Vegetarian Tostada is easier to make, delicious, and healthier. My family love Mexican Dishes and I like to make mostly every week different kind of dishes because they full of proteins and provide nutrient we need.
Ingredients
- Black beans or Pinto beans 2 Cup Cooked and mashed (I took 1 cup Black Beans and 1 Cup Pinto Beans).
- Tostadas Shells 6 Toasted ( For toasting I put in oven at 250 F for 5 minutes )
- Red Chilli powder Or Paprika ½ Tsp.
- Cumin Powder ½ Tsp.
- Garlic Clove Minced 1
- Turmeric Powder ¼ Tsp.
- Carom Seeds 1/8 Tsp. (Optional)
- Asafoetida One Pinch
- Corn frozen 1/4 Cup
- Shredded Monterey Jack Cheese or any of your choice ¾ Cup
- Shredded Lettuce 1 Cup
- Olive Oil 1 Tbsp.
- For Guacamole
- Ripe and Peeled Avocados – 2 coarsely mashed
- Fresh Lime Juice 2-3 Tbsp.
- 4-5 string coriander, washed and chopped
- Salt ½ Tsp.
- Black Pepper powder ¼ Tsp.
- Cumin Powder ½ Tsp.
- Olive oil 1/2 Tsp.
- Garlic Clove Minced 1
- Combine all ingredients in medium bowl, mix well or Mix in Vitamix for 30 seconeds, cover guacamole until ready to use.

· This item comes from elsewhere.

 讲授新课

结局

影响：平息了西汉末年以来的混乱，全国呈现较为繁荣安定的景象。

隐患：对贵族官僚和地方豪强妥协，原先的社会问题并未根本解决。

- Fresh Tomato Salsa (Pico de Gallo)
- Diced seeded Tomato 3 Cups
- Diced Onion 1 Cup
- Diced deseed Jalapeno 1/3 Cup ( If you like spicy than diced with seed)
- Chopped Fresh Cilantro ¼ Cup
- Fresh Lime Juice 2 Tbsp.
- Salt ½ Tsp.
- Black Pepper Powder or freshly crushed ¼ Tsp.

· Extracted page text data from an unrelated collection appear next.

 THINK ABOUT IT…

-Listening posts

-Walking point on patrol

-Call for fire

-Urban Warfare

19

- Combine all ingredients in a medium bowl. Cover until ready to serve.
Method
- Heat a pan over medium heat. Add oil, swirl to coat. Add Carom seeds, Asafoetida, garlic Minced, 1 cup of fresh salsa, corn, red chilli powder, Turmeric Powder, cumin powder and cook for 5-7 Minutes.
- Add mashed beans add little water if necessary to desired consistency.
- Cooked 4-5 Minutes. Turn off the heat.
- Spread about 3-5 spoons of bean mixture on each tostada shell. Top each with guacamole, cheese, lettuce and fresh salsa as per your requirement. Serve Immediately.